Krew do badania oreksyny A pobierano z żyły łokciowej, według obowiązujących zasad aseptyki, do probówek zawierających EDTA, a następnie odwirowywano (1600 rpm) przez 15 minut w tem. +4 st. C. Uzyskaną surowicę zabezpieczano w temperaturze - 70°C do momentu wykonania oznaczenia. U dzieci zdrowych krew do badania pobierano na czczo przy okazji wykonywania innych badań biochemicznych.
Wszystkim pacjentom niskorosłym wykonano profil wydzielania GH po zaśnięciu (badanie w 0 oraz w 60, 90, 120, 150 i 180 minucie po zaśnięciu), a dzieciom, u których wynik GH w teście po zaśnięciu był < 10,0 ng/ml, wykonano dwa testy stymulacyjne • po podaniu glukagonu s.c. w dawce 0,03 mg/m2 w którym wydzielania GH oceniano w 0’, 90’, 120’, 150’, 180’ • po podaniu klonidyny p.o. w dawce 0,150 mg/m2 w którym wydzielania GH oceniano w 0’, 30’, 60’, 90’, 120’.
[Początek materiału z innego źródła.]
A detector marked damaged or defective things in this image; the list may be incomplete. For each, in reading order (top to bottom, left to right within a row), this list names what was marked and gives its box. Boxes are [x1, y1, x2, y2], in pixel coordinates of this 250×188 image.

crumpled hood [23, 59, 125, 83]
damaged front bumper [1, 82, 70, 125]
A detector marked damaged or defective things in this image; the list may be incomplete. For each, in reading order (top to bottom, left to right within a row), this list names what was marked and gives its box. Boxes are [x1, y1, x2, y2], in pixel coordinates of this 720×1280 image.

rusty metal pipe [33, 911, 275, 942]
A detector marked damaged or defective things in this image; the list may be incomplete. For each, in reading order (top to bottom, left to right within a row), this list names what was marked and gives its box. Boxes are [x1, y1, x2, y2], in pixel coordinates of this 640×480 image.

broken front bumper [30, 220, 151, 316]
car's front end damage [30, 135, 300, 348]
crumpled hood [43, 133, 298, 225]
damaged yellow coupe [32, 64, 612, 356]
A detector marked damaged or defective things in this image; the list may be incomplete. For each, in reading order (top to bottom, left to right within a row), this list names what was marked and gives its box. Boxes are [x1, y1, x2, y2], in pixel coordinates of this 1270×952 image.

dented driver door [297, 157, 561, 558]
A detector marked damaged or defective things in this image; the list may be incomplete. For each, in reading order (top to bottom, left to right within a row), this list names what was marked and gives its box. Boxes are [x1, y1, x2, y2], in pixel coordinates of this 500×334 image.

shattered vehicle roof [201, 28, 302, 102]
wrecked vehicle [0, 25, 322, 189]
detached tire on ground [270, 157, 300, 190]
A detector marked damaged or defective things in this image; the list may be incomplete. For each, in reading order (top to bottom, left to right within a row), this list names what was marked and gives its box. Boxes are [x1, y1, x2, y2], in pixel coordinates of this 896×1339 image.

Dzieciom z niedoborem wzrostu oznaczono w surowicy krwi stężenia: oreksyny A (OxA), IGF-1, IGFBP-3 oraz stężenie glukozy na czczo.
W celu wykluczenia chorób endokrynologicznych oznaczono stężenia: TSH, FT4, ATPO, FSH, LH, PRL, poziomy kortyzolu o godz. 7.00 i 19.00, a w celu wykluczenia choroby trzewnej oznaczono stężenie transglutaminazy tkankowej w klasie IgA i IgG.
Oreksynę A (OxA) oznaczano metodą immunoenzymatyczną (EIA) przy użyciu zestawu EIA Kit firmy Phoenix Pharmaceuticals (Phoenix Pharmaceurticals, USA, Niemcy).
Insulinopodobny czynnik wzrostu (IGF-1) oznaczono metodą radioimmunologiczną, a wynik odniesiono do norm przyjętych dla wieku rozwojowego. Białko 3 wiążące IGF-1 (IGFBP-3) oznaczano metodą immunochemiluminescencyjną, a stężenie glukozy metodą enzymatyczną.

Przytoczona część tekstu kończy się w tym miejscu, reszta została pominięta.